__Problem to work on__
Copy out only the span from the line with "What is the distance between" to the end of the data, both ends kept, word for word.

Records of spatial reasoning questions
★ ★ ★ ★

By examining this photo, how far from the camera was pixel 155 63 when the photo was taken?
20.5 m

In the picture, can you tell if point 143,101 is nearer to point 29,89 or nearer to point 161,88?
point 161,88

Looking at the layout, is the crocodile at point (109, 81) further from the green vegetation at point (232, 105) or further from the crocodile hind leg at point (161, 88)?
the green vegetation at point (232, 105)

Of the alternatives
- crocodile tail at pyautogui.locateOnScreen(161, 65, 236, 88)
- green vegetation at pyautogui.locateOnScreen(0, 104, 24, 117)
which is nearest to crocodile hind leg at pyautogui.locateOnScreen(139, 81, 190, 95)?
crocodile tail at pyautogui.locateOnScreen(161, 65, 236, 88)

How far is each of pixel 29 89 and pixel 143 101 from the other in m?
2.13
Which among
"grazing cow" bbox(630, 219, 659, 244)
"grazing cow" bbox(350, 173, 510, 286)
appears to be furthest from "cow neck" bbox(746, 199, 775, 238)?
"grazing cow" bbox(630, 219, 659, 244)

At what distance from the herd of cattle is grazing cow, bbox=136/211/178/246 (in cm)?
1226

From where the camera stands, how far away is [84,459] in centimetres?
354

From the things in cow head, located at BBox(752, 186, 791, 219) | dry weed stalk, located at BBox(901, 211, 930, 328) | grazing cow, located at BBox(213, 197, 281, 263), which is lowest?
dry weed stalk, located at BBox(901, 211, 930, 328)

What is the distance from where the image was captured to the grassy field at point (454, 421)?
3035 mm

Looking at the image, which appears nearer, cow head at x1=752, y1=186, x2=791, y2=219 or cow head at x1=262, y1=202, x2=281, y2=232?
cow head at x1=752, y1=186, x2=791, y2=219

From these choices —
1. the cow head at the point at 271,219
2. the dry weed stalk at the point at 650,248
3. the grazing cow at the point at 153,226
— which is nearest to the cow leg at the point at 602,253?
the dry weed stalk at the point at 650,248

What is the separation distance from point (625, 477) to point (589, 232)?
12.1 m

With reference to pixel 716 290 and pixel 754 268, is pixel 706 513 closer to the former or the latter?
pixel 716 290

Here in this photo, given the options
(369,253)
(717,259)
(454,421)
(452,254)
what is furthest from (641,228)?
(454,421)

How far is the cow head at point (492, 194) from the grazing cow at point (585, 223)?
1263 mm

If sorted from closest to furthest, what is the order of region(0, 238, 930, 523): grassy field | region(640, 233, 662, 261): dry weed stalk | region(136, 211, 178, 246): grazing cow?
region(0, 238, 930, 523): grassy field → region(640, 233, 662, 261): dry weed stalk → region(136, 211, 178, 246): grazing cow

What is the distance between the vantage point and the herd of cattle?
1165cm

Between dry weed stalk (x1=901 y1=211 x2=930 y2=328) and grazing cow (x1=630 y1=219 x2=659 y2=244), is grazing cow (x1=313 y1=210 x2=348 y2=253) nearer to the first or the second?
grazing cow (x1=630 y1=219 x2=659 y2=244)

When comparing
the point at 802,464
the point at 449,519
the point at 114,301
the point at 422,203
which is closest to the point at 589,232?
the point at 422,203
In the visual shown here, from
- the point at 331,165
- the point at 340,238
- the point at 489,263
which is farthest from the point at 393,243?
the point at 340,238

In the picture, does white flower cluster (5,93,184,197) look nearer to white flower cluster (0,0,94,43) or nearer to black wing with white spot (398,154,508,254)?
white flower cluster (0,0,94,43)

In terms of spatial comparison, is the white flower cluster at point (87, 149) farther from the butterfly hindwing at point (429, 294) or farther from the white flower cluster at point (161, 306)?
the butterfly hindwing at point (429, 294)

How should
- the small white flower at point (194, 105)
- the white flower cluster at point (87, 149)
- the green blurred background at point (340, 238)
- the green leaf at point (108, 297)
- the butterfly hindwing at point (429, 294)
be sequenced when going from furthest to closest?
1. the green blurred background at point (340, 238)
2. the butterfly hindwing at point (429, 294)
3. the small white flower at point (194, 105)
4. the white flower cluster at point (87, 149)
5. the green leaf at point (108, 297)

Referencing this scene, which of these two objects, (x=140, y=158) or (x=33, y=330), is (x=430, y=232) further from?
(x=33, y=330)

★ ★ ★ ★

__Output for this exercise__
What is the distance between the vantage point and the herd of cattle?
1165cm

Between dry weed stalk (x1=901 y1=211 x2=930 y2=328) and grazing cow (x1=630 y1=219 x2=659 y2=244), is grazing cow (x1=313 y1=210 x2=348 y2=253) nearer to the first or the second?
grazing cow (x1=630 y1=219 x2=659 y2=244)

When comparing
the point at 802,464
the point at 449,519
the point at 114,301
the point at 422,203
which is closest to the point at 589,232?
the point at 422,203
In the visual shown here, from
- the point at 331,165
- the point at 340,238
- the point at 489,263
which is farthest from the point at 393,243?
the point at 340,238

In the picture, does white flower cluster (5,93,184,197) look nearer to white flower cluster (0,0,94,43) or nearer to black wing with white spot (398,154,508,254)?
white flower cluster (0,0,94,43)

In terms of spatial comparison, is the white flower cluster at point (87, 149) farther from the butterfly hindwing at point (429, 294) or farther from the white flower cluster at point (161, 306)?
the butterfly hindwing at point (429, 294)

How should
- the small white flower at point (194, 105)
- the white flower cluster at point (87, 149)
- the green blurred background at point (340, 238)
- the green leaf at point (108, 297)
- the butterfly hindwing at point (429, 294)
be sequenced when going from furthest to closest?
1. the green blurred background at point (340, 238)
2. the butterfly hindwing at point (429, 294)
3. the small white flower at point (194, 105)
4. the white flower cluster at point (87, 149)
5. the green leaf at point (108, 297)

Referencing this scene, which of these two objects, (x=140, y=158) or (x=33, y=330), is (x=430, y=232) further from?
(x=33, y=330)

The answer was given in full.